Guys,
I am working on a SCOM 2012 design. The primary concern is to make SCOM a highly available solution. I've few questions below.
Environment:
- Two data centers (suppose DC1 and DC2), away few KM from each other. Good network connectivity. Network latency less than 2ms.
- SQL 2102 AlwaysOn to host OperationsManager database. One node in DC1, other secondary node in DC2.
- Separate SQL server to host data warehouse database. No SQL failover
- Separate SQL Server+SSRS to host SCOM Reports. This will also have Web Console (optional)
- 4 Management Servers (MS). 2 in each data center, member of two resource pool (RS). One RS for each data center.
- 4 Gateway. 2 in each data center to monitor untrusted domain agents.
For OperationsManager database, I am using SQL 2012 AlwaysOn (two node, automatic failover).
- Should I make OperationsManager database on secondary node readable or not? If I make it readable, will it have any impact on SCOM performance etc.
- Both SQL nodes will be in two different data centers (few KM away from each other). The network is very good, high bandwidth and latency is less that 1 or 2 ms. I assume that both nodes will perform okay and shouldn't be an issue?
Data warehouse database will be hosted on a separate SQL Server. It is expected that the size of this database will be grown to 1TB in a year. I am proposing to not make it part of any SQL cluster (either AlwaysOn or traditional SQL cluster) due to the limitations of the hardware availability. Question:
- Does data warehouse database provide real-time data? documentation says it will keep both historical and real-time data. But I've seen few posts where people says it takes about 2hours to aggregate the data then show in the report. We want to write few reports to get real-time data every few minutes, is it possible to get it from DW or from Operations DB?
- In case of disaster, if Data warehouse SQL server dies, I assume that the SCOM will still work because OperationsManager database is hosted separately. In other words, in my opinion data warehouse is not critical for basic SCOM operations like receiving alerts or monitoring agents (other than reporting). Please correct me if I am wrong.
- If above is correct, and we rebuild the server, restore data warehouse database from backups with in 7 days, I assume that the data from OperationsManager database will be put in the data warehouse db. So end result will be that no data loss in data warehouse database. Correct or not?

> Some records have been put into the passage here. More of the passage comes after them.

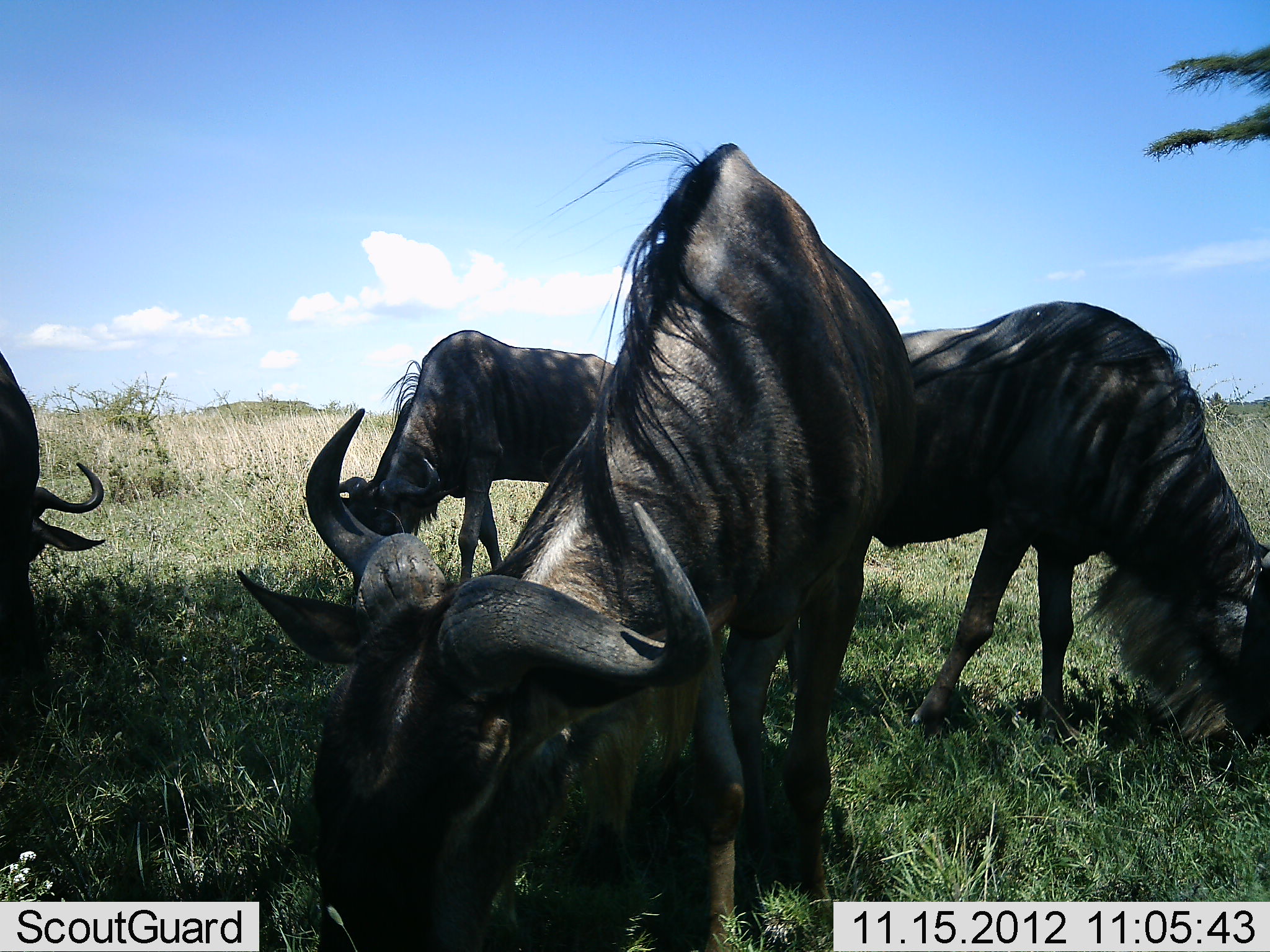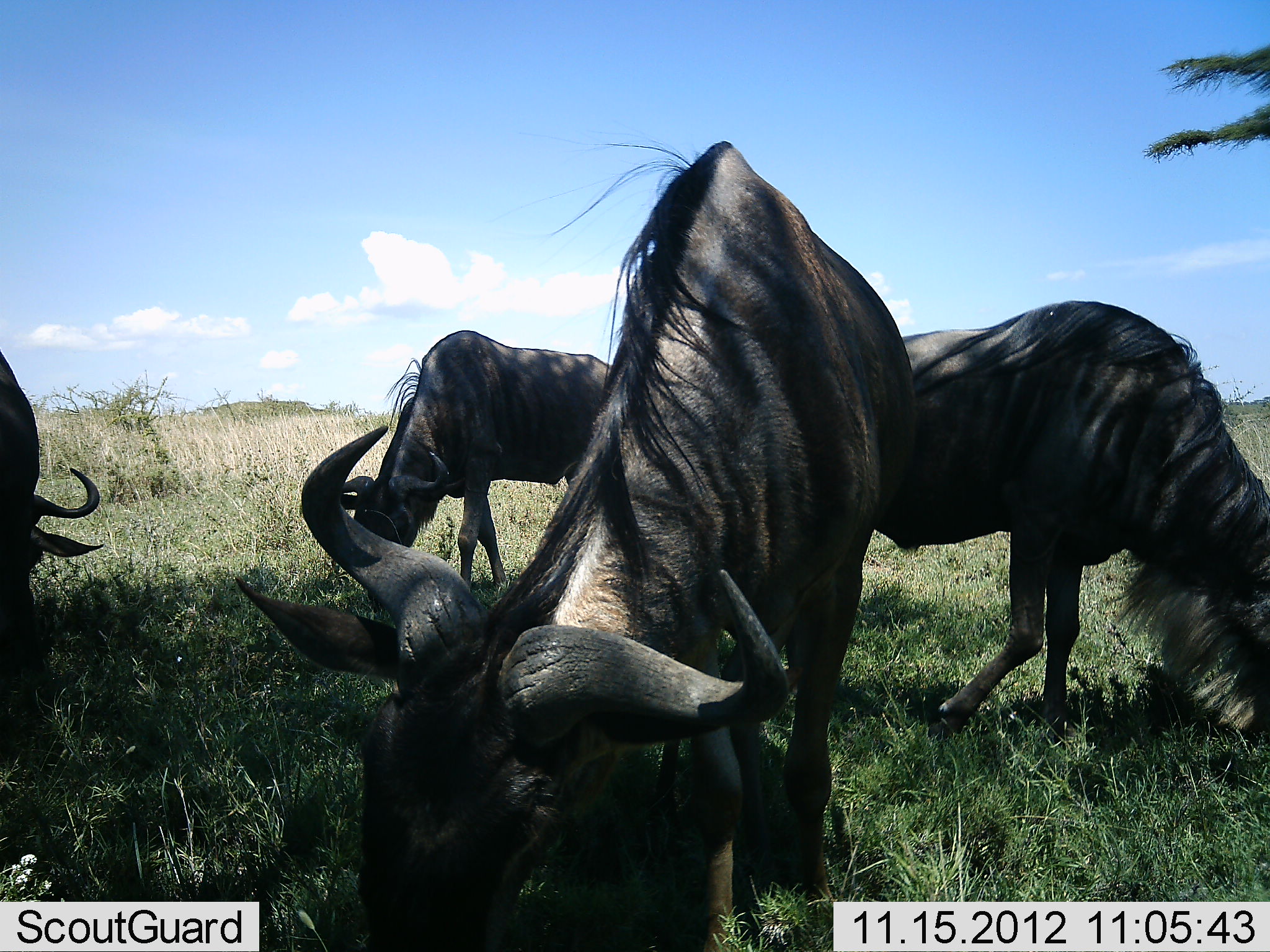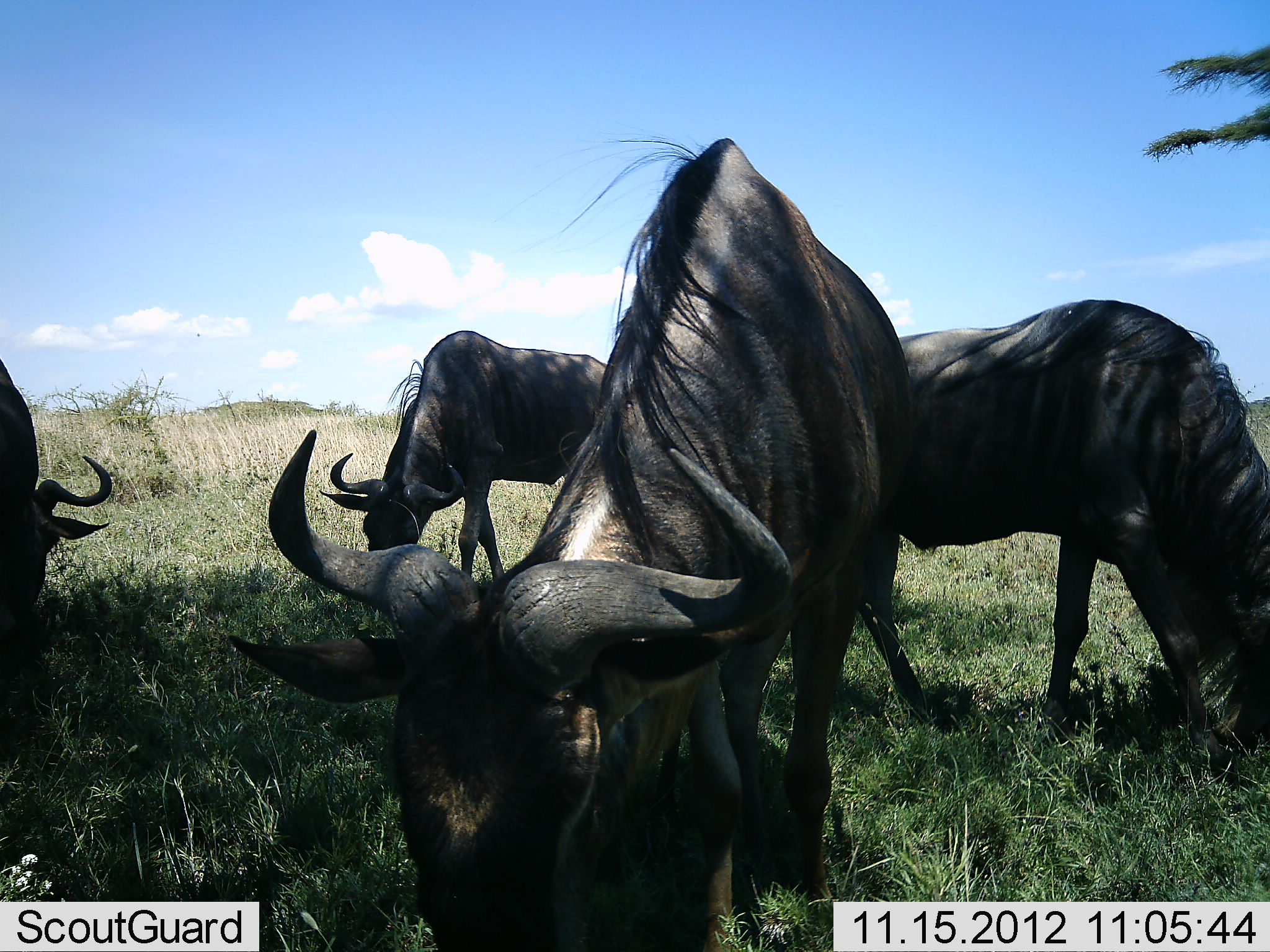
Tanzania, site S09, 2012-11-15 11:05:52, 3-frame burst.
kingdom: Animalia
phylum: Chordata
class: Mammalia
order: Artiodactyla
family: Bovidae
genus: Connochaetes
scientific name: Connochaetes taurinus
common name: blue wildebeest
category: wildebeest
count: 4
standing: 0%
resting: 0%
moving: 0%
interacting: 0%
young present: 0%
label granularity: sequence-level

- SCOM Reports will be hosted on a 3rd server, separate to data warehouse. If data warehouse SQL server is down, it will only impact the reports availability, all other operations will work okay?
For management servers, I am suggesting to put two MS servers in each data center i.e. two MS in DC1 will be part of one resource pool and two MS in DC2 will be part of second resource pool.
- What is the best way to provide failover for MS - with in data center and across? Should I create one resource pool or 2 pools having 2 MS in each?
- Agents in DC1 will talk to resource pool 1 in its own data center. Agents in DC2 will talk to the resource pool 2. My assumption is that 2 MS in each data center will provide automatic failover with in data center?
- I assume that we can assign one resource pool as primary to agents and another as failover? i.e. in case both MS servers in one data center goes down, agents will talk to MS in other DC???
- Same as above, connectivity between both data center is very good and network latency is less than 2ms (maybe less than 1ms). Will there any be any issue with the communication between MS servers across data centers? I read lot of post opposing this solution but in most cases the mentioned only about network latency - in my case it is below 2ms.
SCOM Report Server will be installed on separate SQL server hosting SSRS. The Web Console will also be installed on this server.
- If this server goes down, I believe it will only impact on reports availability. Correct?
- Any known issues putting SSRS, Reports and Web Console on same server? To me I don't see any.
Same as MS server, we are putting two Gateway (to manage agent in un-trusted domain) in each data center, providing local failover capability to agents and across data center in case of a disaster.
- Same as MS Resource pool, can we create and assign two resource pools for gateway servers in each data center? Will this provide failover mechanism with in data center and across data center?
Thanks in advance :)